• REQUEST:
Copy the records that follow exactly as written, but not their pictures.
--- --- ---
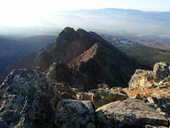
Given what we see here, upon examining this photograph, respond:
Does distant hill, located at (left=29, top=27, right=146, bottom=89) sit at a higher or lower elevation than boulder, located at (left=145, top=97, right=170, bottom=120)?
lower

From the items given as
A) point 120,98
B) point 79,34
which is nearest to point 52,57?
point 79,34

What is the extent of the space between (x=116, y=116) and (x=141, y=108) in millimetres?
1804

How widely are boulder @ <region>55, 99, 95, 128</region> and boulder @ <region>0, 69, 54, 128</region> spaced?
43 centimetres

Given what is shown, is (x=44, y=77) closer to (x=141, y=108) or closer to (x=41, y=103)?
(x=41, y=103)

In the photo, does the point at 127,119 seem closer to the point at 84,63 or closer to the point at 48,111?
the point at 48,111

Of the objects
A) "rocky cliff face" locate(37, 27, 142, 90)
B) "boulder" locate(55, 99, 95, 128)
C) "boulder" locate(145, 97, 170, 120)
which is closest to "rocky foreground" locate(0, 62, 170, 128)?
"boulder" locate(55, 99, 95, 128)

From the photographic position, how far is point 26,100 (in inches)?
623

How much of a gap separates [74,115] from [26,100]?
2.10 meters

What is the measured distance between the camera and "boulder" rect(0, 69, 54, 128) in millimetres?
15250

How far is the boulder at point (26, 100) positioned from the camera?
50.0 ft

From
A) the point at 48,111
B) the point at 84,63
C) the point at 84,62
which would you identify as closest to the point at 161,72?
the point at 48,111

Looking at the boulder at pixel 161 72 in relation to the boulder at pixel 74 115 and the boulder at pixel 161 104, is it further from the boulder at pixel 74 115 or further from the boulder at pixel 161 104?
the boulder at pixel 74 115

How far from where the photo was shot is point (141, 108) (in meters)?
17.6

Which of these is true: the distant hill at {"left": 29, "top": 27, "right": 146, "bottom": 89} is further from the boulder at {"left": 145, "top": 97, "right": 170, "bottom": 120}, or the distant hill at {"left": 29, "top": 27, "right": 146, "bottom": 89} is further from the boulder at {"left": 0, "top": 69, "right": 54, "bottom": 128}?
the boulder at {"left": 0, "top": 69, "right": 54, "bottom": 128}
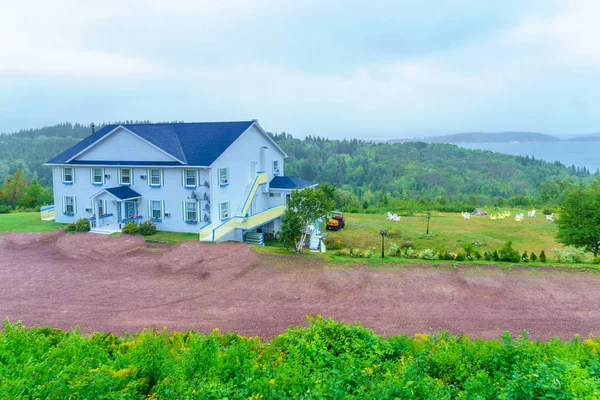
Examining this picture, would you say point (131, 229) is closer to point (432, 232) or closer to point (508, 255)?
point (508, 255)

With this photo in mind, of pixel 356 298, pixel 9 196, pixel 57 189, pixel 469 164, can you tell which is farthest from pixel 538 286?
pixel 469 164

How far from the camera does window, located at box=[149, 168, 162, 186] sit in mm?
22578

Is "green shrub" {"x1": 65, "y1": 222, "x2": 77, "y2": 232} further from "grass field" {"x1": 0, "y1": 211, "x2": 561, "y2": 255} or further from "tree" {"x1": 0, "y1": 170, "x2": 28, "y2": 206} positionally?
"tree" {"x1": 0, "y1": 170, "x2": 28, "y2": 206}

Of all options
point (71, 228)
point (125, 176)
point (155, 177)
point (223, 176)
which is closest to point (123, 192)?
point (125, 176)

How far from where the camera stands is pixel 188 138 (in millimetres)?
24000

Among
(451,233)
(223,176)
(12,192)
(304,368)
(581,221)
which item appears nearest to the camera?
(304,368)

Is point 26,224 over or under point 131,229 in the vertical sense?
under

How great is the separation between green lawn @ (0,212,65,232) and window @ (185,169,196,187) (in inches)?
--- --- ---
• EXERCISE SOLUTION:
Given what we see here, upon examining this photograph, respond:
Does distant hill, located at (left=29, top=27, right=146, bottom=89) sit at a higher or lower elevation than boulder, located at (left=145, top=97, right=170, bottom=120)?
lower

From the items given as
A) point 120,98
B) point 79,34
which is nearest to point 52,57?
point 79,34

What is the extent of the space between (x=116, y=116) and (x=141, y=108) in millimetres?
1804

How widely are boulder @ <region>55, 99, 95, 128</region> and boulder @ <region>0, 69, 54, 128</region> spaced?
43 centimetres

Given what is shown, is (x=44, y=77) closer to (x=141, y=108) or closer to (x=41, y=103)?
(x=41, y=103)

In the photo, does the point at 127,119 seem closer to the point at 84,63 or closer to the point at 48,111?
the point at 48,111

Of the objects
A) "rocky cliff face" locate(37, 27, 142, 90)
B) "boulder" locate(55, 99, 95, 128)
C) "boulder" locate(145, 97, 170, 120)
which is closest to "rocky foreground" locate(0, 62, 170, 128)?
"boulder" locate(55, 99, 95, 128)

From the photographic position, how far is point 26,100 (in inches)?
623

How much of a gap separates [74,115] from [26,100]?
2.10 meters

What is the measured distance between the camera and "boulder" rect(0, 69, 54, 128) in millimetres?
15250

How far is the boulder at point (26, 100) positioned from the camera?
50.0 ft

From
A) the point at 48,111
B) the point at 84,63
C) the point at 84,62
which would you identify as closest to the point at 161,72?
the point at 48,111

Looking at the boulder at pixel 161 72 in relation to the boulder at pixel 74 115 and the boulder at pixel 161 104, is it further from the boulder at pixel 74 115 or further from the boulder at pixel 161 104?
the boulder at pixel 74 115

How far from where the photo was shot is point (141, 108) (in meters)?
17.6

Which of these is true: the distant hill at {"left": 29, "top": 27, "right": 146, "bottom": 89} is further from the boulder at {"left": 145, "top": 97, "right": 170, "bottom": 120}, or the distant hill at {"left": 29, "top": 27, "right": 146, "bottom": 89} is further from the boulder at {"left": 0, "top": 69, "right": 54, "bottom": 128}?
the boulder at {"left": 0, "top": 69, "right": 54, "bottom": 128}
Examining this picture, would you say point (131, 229) is closer to point (432, 232) or closer to point (508, 255)?
point (508, 255)

With this photo in mind, of pixel 356 298, pixel 9 196, pixel 57 189, pixel 469 164, can you tell which is farthest from pixel 538 286?
pixel 469 164

How far from the camera does window, located at box=[149, 168, 162, 186] sit in mm?
22578

Is "green shrub" {"x1": 65, "y1": 222, "x2": 77, "y2": 232} further from "grass field" {"x1": 0, "y1": 211, "x2": 561, "y2": 255} or further from "tree" {"x1": 0, "y1": 170, "x2": 28, "y2": 206} positionally?
"tree" {"x1": 0, "y1": 170, "x2": 28, "y2": 206}

Of all options
point (71, 228)
point (125, 176)
point (155, 177)
point (223, 176)
which is closest to point (123, 192)?
point (125, 176)

How far from where the camera stands is pixel 188 138 (in millimetres)?
24000

Among
(451,233)
(223,176)
(12,192)
(304,368)
(581,221)
which item appears nearest to the camera?
(304,368)

Is point 26,224 over or under point 131,229 in the vertical sense?
under

How great is the separation between green lawn @ (0,212,65,232) and window @ (185,169,196,187) (in inches)?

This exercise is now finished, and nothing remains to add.